# I dont understand why not?



## suspiciousOfPeople (Sep 5, 2012)

My wife has told me about her reoccurring fantasy of being bent over her desk and F'D. This is a fantasy of hers that she has had for many years. She is a school teacher. I have always told her I'd be more than happy to oblige her. She says "it aint happening". I ask her why and she tells me she doesnt want to risk loosing her job. I tell her how would we get caught? The windows are all tinted and have blinds so no one can see in and the only people that have keys to her room are her and the janitors. We have talked to a, close single female, coworker of hers and she confided in us that she has messed around with another coworker on campus. I mean seriously I can bang one out in 3 minutes if needed.


----------



## SexxxMarriage (Aug 20, 2012)

It's not appropriate given the scenario. If she worked at a regular office, maybe, but not a school, even if it's college. 

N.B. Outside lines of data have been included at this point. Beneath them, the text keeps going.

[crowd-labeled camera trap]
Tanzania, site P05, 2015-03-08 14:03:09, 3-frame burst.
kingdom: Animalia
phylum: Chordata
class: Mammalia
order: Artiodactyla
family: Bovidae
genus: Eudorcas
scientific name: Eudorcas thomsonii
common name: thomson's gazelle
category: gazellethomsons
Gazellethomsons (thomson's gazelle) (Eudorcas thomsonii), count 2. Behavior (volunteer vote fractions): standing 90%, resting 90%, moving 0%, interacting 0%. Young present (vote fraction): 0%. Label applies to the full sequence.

Don't mix sex and a scene involving students or where they hang out, for any reason. Just my opinion.


----------



## Plan 9 from OS (Jul 13, 2012)

Make it into a role playing event at home. If you don't have a desk at home, try to find one as close to the desk she has in her classroom. Then have her wear what she normally wears to work and then you can use your imagination to figure out how you want to proceed from there.


----------



## kingsfan (Jun 4, 2012)

Plan 9 from OS said:


> Make it into a role playing event at home. If you don't have a desk at home, try to find one as close to the desk she has in her classroom. Then have her wear what she normally wears to work and then you can use your imagination to figure out how you want to proceed from there.

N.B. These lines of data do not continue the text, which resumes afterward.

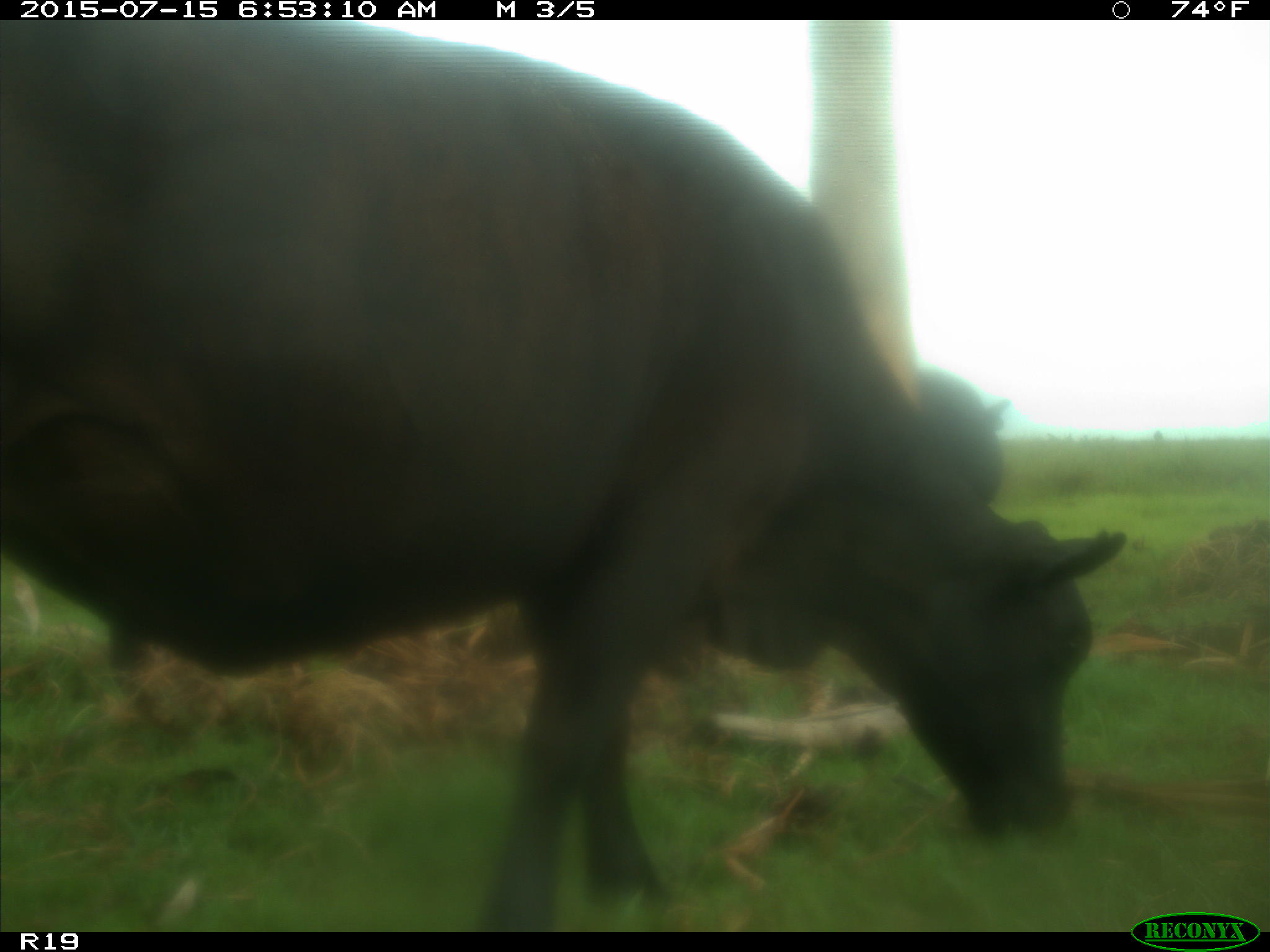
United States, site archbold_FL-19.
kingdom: Animalia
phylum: Chordata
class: Mammalia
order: Artiodactyla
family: Bovidae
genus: Bos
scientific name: Bos taurus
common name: domestic cow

This. Why does it have to be at school? Role play it and have fun. Go buy a cheap used desk if you have to for $25 and throw it out after if you don't want it.


----------



## wiigirl (Jun 14, 2012)

SexxxMarriage said:


> It's not appropriate given the scenario. If she worked at a regular office, maybe, but not a school, even if it's college.
> 
> Don't mix sex and a scene involving students or where they hang out, for any reason. Just my opinion.


Agreed....bad mix. 








_Posted via Mobile Device_


----------



## ladybird (Jun 16, 2010)

Plan 9 from OS said:


> Make it into a role playing event at home. If you don't have a desk at home, try to find one as close to the desk she has in her classroom. Then have her wear what she normally wears to work and then you can use your imagination to figure out how you want to proceed from there.


 This would be a safer way to do it =)


----------



## JCD (Sep 2, 2012)

The thrill is half the fun...and the risk to her reputation is too great. She realizes this. You haven't seemed to.

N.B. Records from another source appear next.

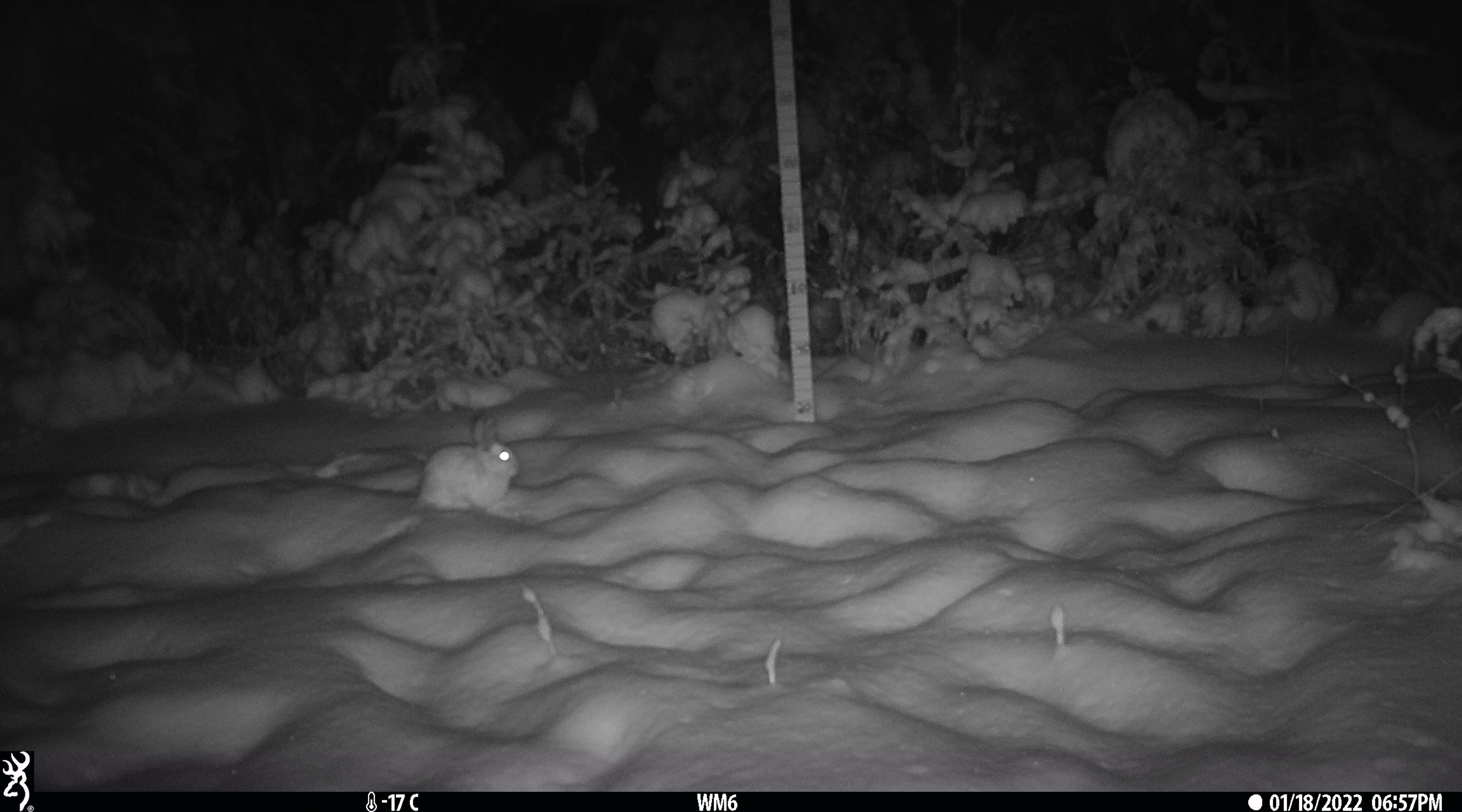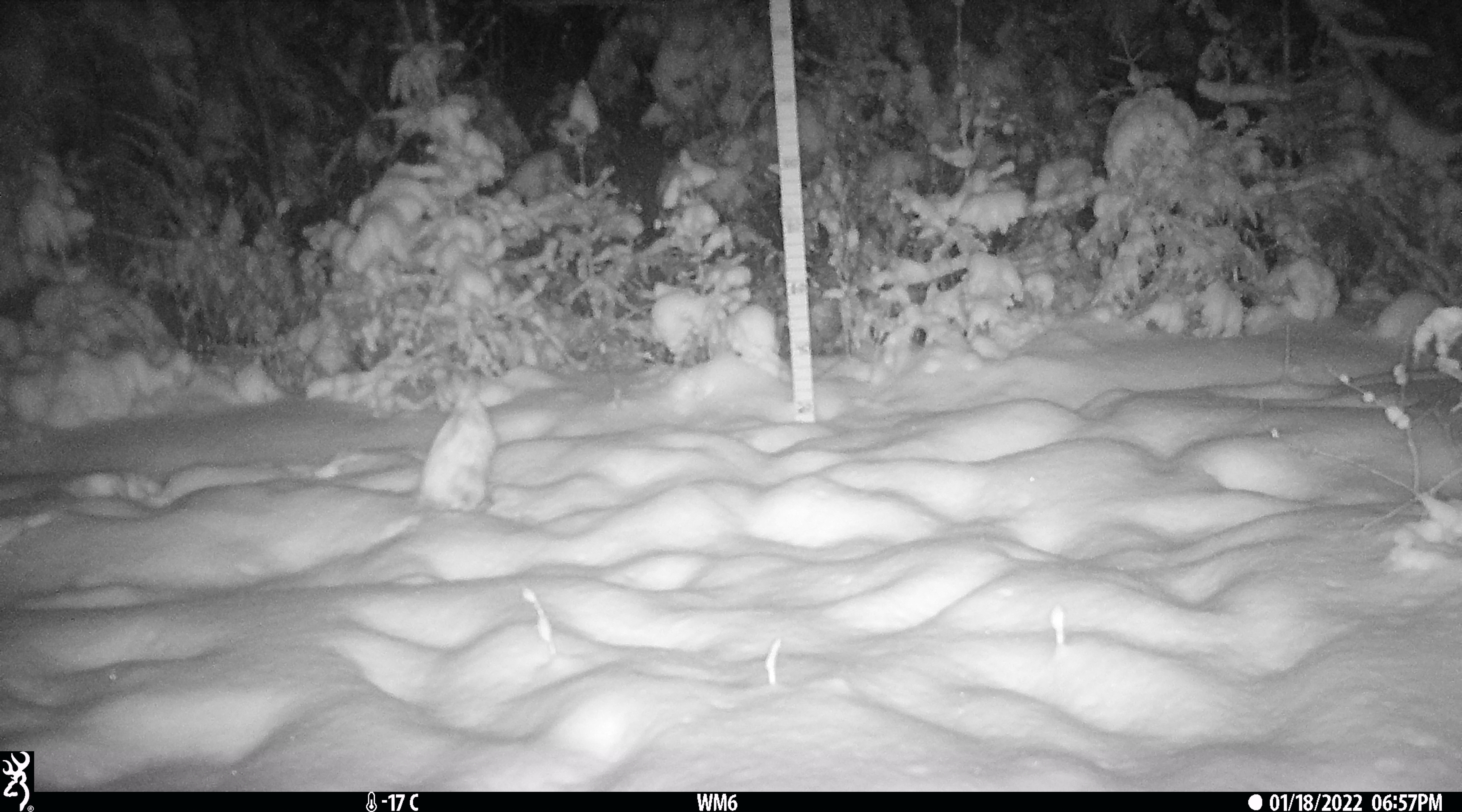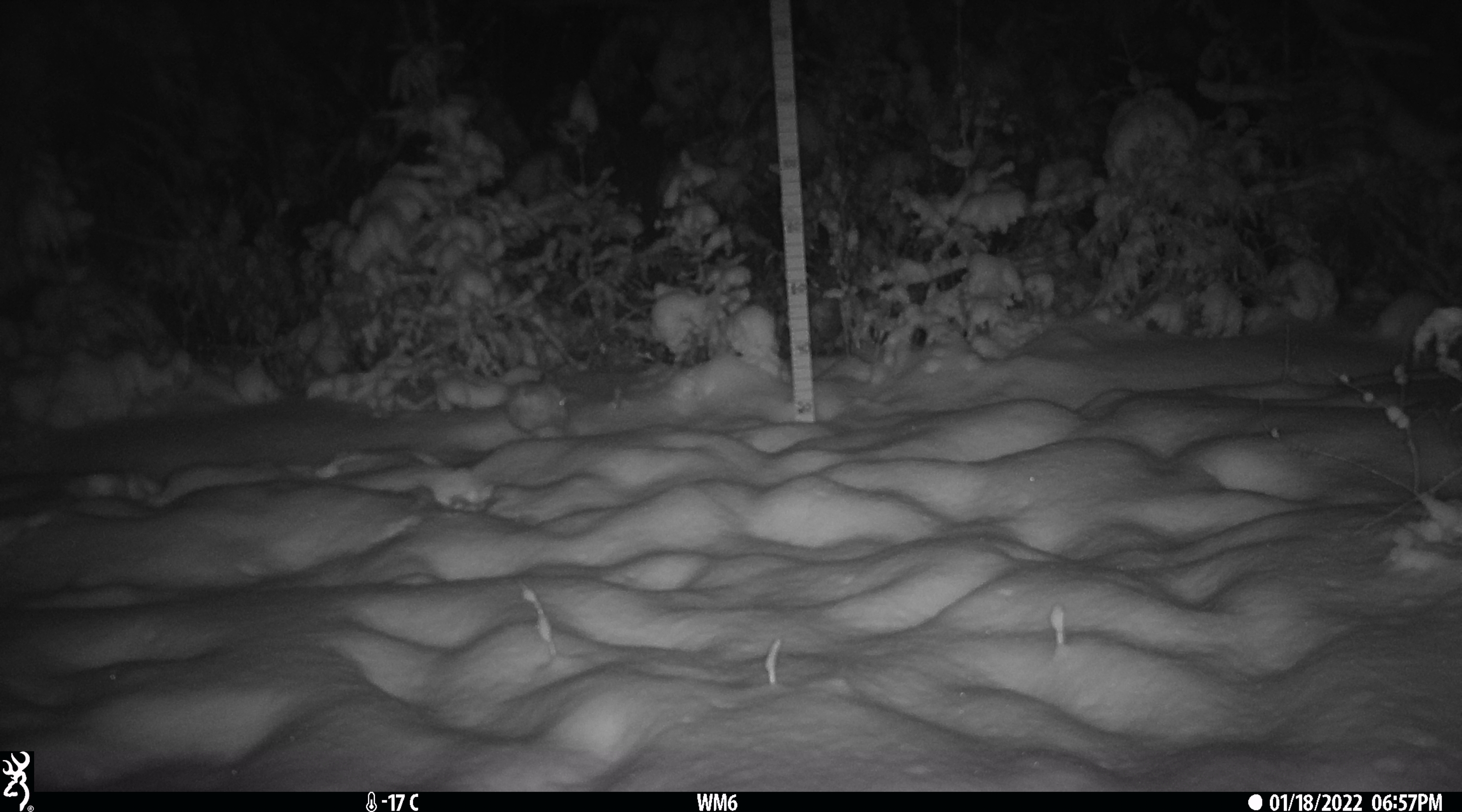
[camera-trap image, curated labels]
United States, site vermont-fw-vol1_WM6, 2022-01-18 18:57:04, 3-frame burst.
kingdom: Animalia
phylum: Chordata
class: Mammalia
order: Lagomorpha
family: Leporidae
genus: Lepus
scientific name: Lepus americanus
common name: snowshoe hare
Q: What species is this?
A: Snowshoe hare (Lepus americanus).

Say everything you say is true but someone comes in after your '3 minutes of magic' (I'm sure THAT is a HUGE selling point to her...not) If someone comes in shortly AFTER you are there, the smell of sex would reveal something is not kosher in Cambridge because some porking took place.


----------



## Entropy3000 (May 11, 2011)

Yes, but the scenario may not be about her hubby either.

Actually teachers get caught having sex or sexual play at schools way too often. Not worth the risk. Plus many fantasies are best left at that. I vote for the role play at home. I get the thrill of the risk. But that is not the right place for this.


----------



## PHTlump (Jun 2, 2010)

Stay out of the school. Sex in her classroom would put her job at risk. She may, or may not, get fired for it. And this is not the economy you want to go risking your job in. I know you don't think you would get caught. But you should go check out the Coping With Infidelity board to see how many people who were sure they wouldn't get caught actually got caught. You would be amazed at how many ways there are to get caught.


----------



## jaharthur (May 25, 2012)

Your wife is correct to say it ain't happenin' at the school. The very idea reminds me of articles I read in the newspaper about stupid people tricks that make me say, "what the heck were they thinking?"


----------